Alpha-helical parts of the C-terminal intracellular region mediate heterodimeric interaction with GABBR2 (PubMed:9872744). The linker region between the transmembrane domain 3 (TM3) and the transmembrane domain 4 (TM4) probably plays a role in the specificity for G-protein coupling (PubMed:9844003).

Function

Component of a heterodimeric G-protein coupled receptor for GABA, formed by GABBR1 and GABBR2 (PubMed:9872316, PubMed:9872744, PubMed:15617512, PubMed:18165688, PubMed:22660477, PubMed:24305054). Within the heterodimeric GABA receptor, only GABBR1 seems to bind agonists, while GABBR2 mediates coupling to G proteins (PubMed:18165688). Ligand binding causes a conformation change that triggers signaling via guanine nucleotide-binding proteins (G proteins) and modulates the activity of down-stream effectors, such as adenylate cyclase (PubMed:10906333, PubMed:10773016, PubMed:10075644, PubMed:9872744, PubMed:24305054). Signaling inhibits adenylate cyclase, stimulates phospholipase A2, activates potassium channels, inactivates voltage-dependent calcium-channels and modulates inositol phospholipid hydrolysis (PubMed:10075644). Calcium is required for high affinity binding to GABA (By similarity). Plays a critical role in the fine-tuning of inhibitory synaptic transmission (PubMed:9844003).
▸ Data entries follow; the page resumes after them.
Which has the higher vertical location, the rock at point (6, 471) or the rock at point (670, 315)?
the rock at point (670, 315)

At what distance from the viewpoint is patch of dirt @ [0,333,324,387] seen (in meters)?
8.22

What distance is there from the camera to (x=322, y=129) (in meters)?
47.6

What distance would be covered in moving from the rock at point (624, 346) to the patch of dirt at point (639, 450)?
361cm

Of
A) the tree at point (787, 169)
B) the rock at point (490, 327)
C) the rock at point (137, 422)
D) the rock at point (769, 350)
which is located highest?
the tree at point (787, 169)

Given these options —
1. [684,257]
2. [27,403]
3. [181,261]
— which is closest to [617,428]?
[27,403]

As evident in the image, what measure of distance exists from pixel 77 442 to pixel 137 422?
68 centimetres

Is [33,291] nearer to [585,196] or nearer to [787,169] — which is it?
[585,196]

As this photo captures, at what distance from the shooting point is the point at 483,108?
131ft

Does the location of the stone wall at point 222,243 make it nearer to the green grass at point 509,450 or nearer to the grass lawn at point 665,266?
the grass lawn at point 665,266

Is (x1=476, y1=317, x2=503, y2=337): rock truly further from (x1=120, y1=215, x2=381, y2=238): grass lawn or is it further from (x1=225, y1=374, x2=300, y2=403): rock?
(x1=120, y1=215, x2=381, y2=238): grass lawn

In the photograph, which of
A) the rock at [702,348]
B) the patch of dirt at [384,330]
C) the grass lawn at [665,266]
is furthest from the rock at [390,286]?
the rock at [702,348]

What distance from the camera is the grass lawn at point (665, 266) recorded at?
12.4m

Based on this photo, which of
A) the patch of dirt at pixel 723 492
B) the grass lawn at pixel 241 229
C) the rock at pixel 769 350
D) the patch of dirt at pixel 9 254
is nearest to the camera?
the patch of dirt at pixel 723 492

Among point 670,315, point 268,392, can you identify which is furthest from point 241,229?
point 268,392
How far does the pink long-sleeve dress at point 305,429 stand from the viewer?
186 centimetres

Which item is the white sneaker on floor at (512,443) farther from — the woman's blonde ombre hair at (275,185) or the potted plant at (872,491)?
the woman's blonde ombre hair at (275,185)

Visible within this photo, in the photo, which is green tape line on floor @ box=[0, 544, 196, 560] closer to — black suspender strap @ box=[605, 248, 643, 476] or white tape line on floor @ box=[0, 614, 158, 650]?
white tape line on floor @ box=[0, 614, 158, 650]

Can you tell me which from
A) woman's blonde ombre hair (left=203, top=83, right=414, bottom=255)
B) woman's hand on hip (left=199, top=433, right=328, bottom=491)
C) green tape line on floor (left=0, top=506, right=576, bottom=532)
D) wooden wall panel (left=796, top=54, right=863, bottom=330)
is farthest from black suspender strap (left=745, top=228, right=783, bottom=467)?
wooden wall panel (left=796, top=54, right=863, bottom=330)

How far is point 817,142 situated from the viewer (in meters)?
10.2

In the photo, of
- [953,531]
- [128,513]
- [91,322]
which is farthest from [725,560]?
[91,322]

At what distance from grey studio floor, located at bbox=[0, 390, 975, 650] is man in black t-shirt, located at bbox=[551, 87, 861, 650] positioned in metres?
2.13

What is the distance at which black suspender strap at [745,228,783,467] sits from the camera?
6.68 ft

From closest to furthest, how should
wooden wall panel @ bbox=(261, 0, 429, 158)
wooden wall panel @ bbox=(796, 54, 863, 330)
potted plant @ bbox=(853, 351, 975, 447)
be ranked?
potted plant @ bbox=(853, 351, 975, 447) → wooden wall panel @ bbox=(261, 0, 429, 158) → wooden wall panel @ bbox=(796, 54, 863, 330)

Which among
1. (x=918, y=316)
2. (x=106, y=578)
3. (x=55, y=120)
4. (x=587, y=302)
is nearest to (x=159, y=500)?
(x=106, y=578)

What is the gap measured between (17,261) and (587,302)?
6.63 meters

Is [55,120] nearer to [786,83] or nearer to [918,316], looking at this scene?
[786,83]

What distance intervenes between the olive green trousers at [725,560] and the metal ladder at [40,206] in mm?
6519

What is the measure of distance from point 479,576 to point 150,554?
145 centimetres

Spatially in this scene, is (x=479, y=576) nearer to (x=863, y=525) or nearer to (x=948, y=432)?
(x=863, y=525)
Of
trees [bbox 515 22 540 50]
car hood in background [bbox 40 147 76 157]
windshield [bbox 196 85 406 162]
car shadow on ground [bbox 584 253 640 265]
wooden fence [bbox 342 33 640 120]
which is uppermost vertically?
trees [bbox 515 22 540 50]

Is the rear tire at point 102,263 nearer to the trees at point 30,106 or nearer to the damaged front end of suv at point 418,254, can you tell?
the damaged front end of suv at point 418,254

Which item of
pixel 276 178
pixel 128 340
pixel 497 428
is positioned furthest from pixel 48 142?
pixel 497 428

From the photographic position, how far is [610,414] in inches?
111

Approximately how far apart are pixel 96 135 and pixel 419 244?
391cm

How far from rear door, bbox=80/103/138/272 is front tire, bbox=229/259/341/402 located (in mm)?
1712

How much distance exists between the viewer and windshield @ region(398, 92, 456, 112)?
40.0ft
Pre-synaptic GABA receptor inhibits neurotransmitter release by down-regulating high-voltage activated calcium channels, whereas postsynaptic GABA receptor decreases neuronal excitability by activating a prominent inwardly rectifying potassium (Kir) conductance that underlies the late inhibitory postsynaptic potentials (PubMed:9844003, PubMed:9872316, PubMed:10075644, PubMed:9872744, PubMed:22660477). Not only implicated in synaptic inhibition but also in hippocampal long-term potentiation, slow wave sleep, muscle relaxation and antinociception (Probable). Activated by (-)-baclofen, cgp27492 and blocked by phaclofen (PubMed:9844003, PubMed:9872316, PubMed:24305054).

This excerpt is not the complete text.